Assurance and traceability of data and operations
Managing and integrating large-scale data as well as performing complex analytics require assurances on the quality of the data and the processing steps performed. We are investigating several, complementary approaches for such assurances.
- Assurances on the sources and transformations of data: Provenance
- Description and Validation of the data formats: Schema
- Models for changing the data and the queries: Transactions/Lifecycle models
From a conceptual point of view, tracing and evaluating has a great amount of similarity with (data) provenance. In collaboration with University of Ghent, we developed a model of information diffusion based on the W3 PROV standard, providing an ontology for provenance at different granularity levels. Using this model, we can combine explicit, fine-grained provenance from diffusion path and content-oriented, coarse-grained provenance from message similarity and create a complementary and more precise view in the diffusion process.
From a technical point of view, computing provenance can be challenging, in particular for data stream systems. We developed an approach that is based on operator instrumentation that combines high accuracy with moderate runtime overhead.

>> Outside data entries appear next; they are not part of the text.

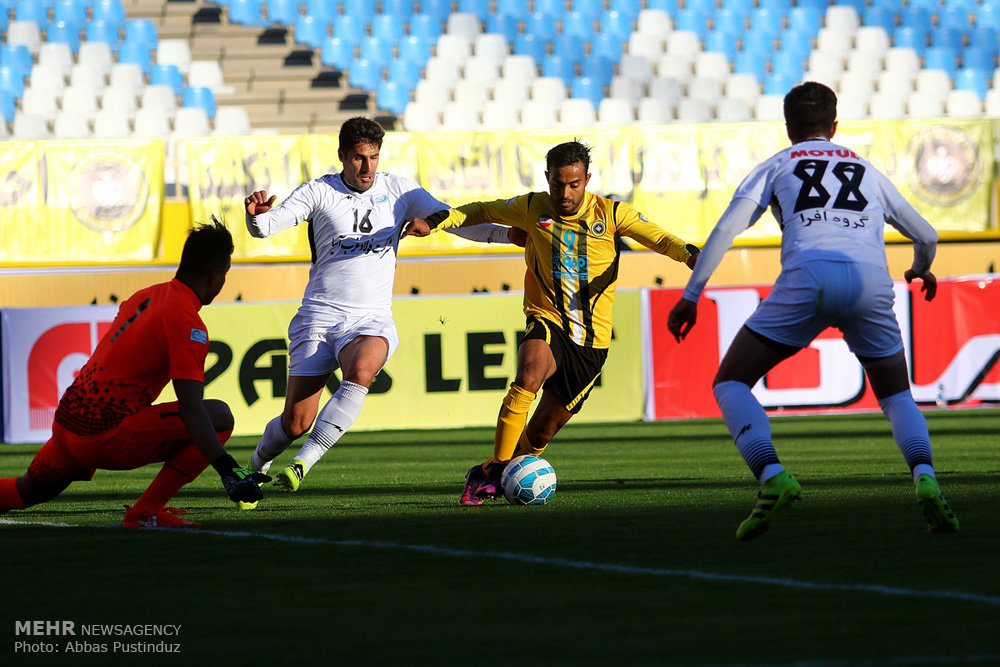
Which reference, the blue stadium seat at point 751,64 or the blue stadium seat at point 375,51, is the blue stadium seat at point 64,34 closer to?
the blue stadium seat at point 375,51

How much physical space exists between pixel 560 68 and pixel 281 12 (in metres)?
4.53

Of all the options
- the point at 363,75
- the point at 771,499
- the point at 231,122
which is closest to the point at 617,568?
the point at 771,499

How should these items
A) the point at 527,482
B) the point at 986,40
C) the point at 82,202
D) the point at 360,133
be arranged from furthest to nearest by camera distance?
1. the point at 986,40
2. the point at 82,202
3. the point at 360,133
4. the point at 527,482

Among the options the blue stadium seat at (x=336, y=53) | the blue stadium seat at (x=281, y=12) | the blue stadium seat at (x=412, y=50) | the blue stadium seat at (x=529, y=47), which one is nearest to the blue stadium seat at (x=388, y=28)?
the blue stadium seat at (x=412, y=50)

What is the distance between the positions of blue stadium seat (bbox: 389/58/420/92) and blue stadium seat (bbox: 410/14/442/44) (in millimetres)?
896

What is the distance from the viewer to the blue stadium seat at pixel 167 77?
2144cm

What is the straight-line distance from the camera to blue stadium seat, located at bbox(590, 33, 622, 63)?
22797 mm

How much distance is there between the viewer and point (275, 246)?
58.6ft

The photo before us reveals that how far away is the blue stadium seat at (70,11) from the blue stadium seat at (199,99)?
2.87 metres

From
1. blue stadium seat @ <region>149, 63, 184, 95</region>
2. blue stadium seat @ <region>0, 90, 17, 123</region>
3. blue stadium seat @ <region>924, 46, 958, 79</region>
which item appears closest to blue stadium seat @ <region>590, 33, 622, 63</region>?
blue stadium seat @ <region>924, 46, 958, 79</region>

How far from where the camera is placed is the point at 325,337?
312 inches

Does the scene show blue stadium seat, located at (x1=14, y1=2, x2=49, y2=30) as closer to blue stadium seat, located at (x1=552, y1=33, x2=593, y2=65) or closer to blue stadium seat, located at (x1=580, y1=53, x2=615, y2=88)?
blue stadium seat, located at (x1=552, y1=33, x2=593, y2=65)

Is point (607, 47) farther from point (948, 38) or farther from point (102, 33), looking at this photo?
point (102, 33)

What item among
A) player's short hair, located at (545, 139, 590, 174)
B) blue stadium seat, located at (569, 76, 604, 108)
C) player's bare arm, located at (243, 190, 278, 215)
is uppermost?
blue stadium seat, located at (569, 76, 604, 108)
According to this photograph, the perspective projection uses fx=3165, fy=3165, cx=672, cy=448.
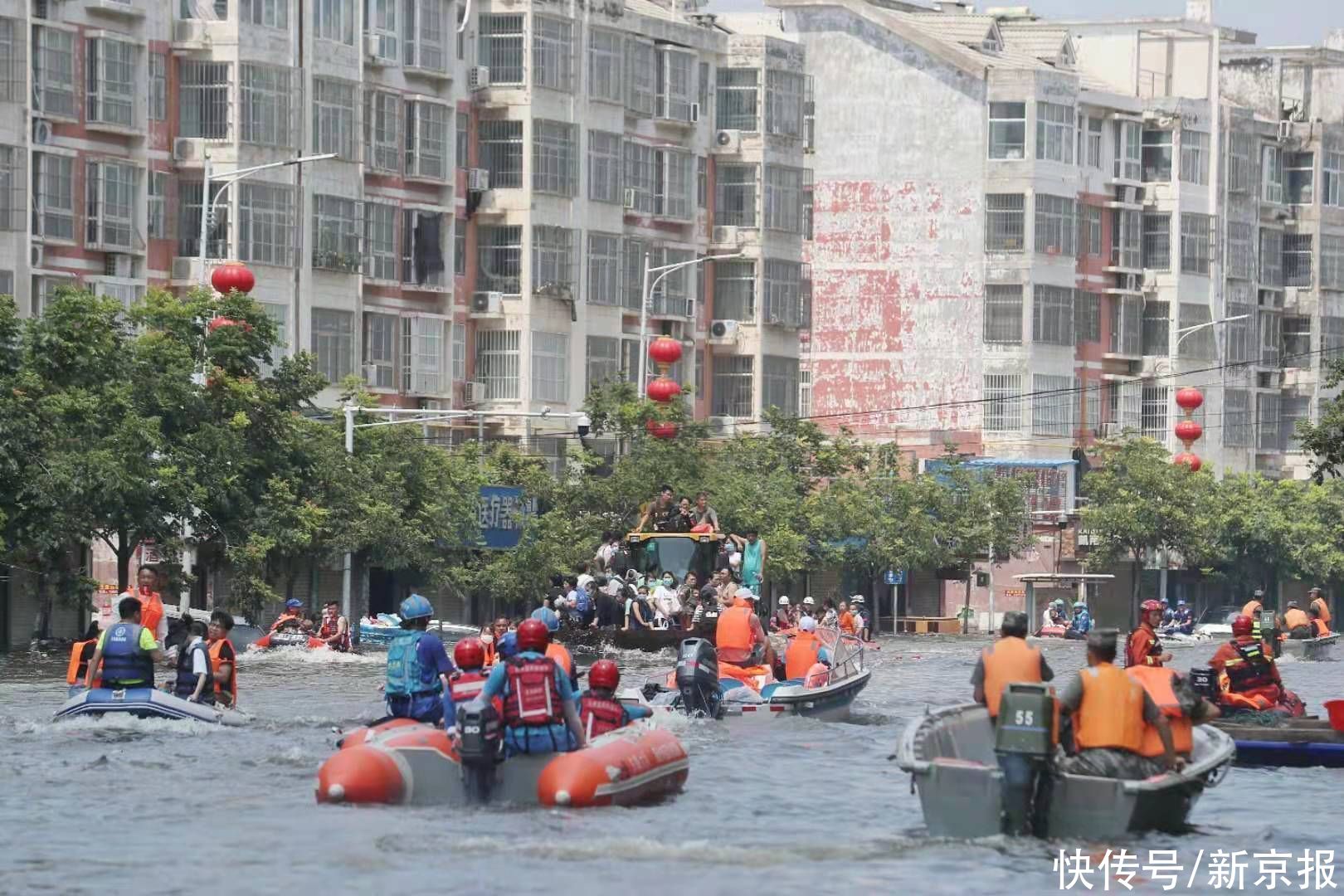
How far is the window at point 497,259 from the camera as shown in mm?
79188

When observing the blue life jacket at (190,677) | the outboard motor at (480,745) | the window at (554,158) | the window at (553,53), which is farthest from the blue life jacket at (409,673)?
the window at (553,53)

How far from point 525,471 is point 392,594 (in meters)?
4.25

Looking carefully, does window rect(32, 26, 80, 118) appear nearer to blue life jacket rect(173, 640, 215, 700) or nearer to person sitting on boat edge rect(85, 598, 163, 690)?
blue life jacket rect(173, 640, 215, 700)

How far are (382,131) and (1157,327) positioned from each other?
123ft

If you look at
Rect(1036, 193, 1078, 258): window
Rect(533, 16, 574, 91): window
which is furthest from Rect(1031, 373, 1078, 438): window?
Rect(533, 16, 574, 91): window

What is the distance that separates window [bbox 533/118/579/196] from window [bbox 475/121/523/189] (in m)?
0.42

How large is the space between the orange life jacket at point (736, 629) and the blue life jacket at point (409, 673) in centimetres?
1127

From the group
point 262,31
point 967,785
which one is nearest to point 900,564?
point 262,31

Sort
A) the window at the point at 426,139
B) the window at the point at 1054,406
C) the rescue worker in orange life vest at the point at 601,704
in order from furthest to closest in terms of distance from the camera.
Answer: the window at the point at 1054,406
the window at the point at 426,139
the rescue worker in orange life vest at the point at 601,704

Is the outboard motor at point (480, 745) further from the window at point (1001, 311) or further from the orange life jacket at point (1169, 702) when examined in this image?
the window at point (1001, 311)

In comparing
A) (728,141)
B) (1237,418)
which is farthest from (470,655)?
(1237,418)

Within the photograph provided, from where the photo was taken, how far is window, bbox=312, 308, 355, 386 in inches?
2837

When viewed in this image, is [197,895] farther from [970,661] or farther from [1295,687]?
[970,661]

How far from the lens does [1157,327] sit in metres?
104
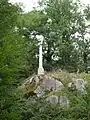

Describing data utilizing Schema information allows validation of input data, optimization of queries as well as data storage and simplification/support when formulating queries. While schema as central part of the relational model, other data models do not offer a similar level of data description. We developed a schema for data streams and proposal for RDF constraints; in both cases, we showed how validity can be checked efficiently and how the descriptions can be used for optimizations.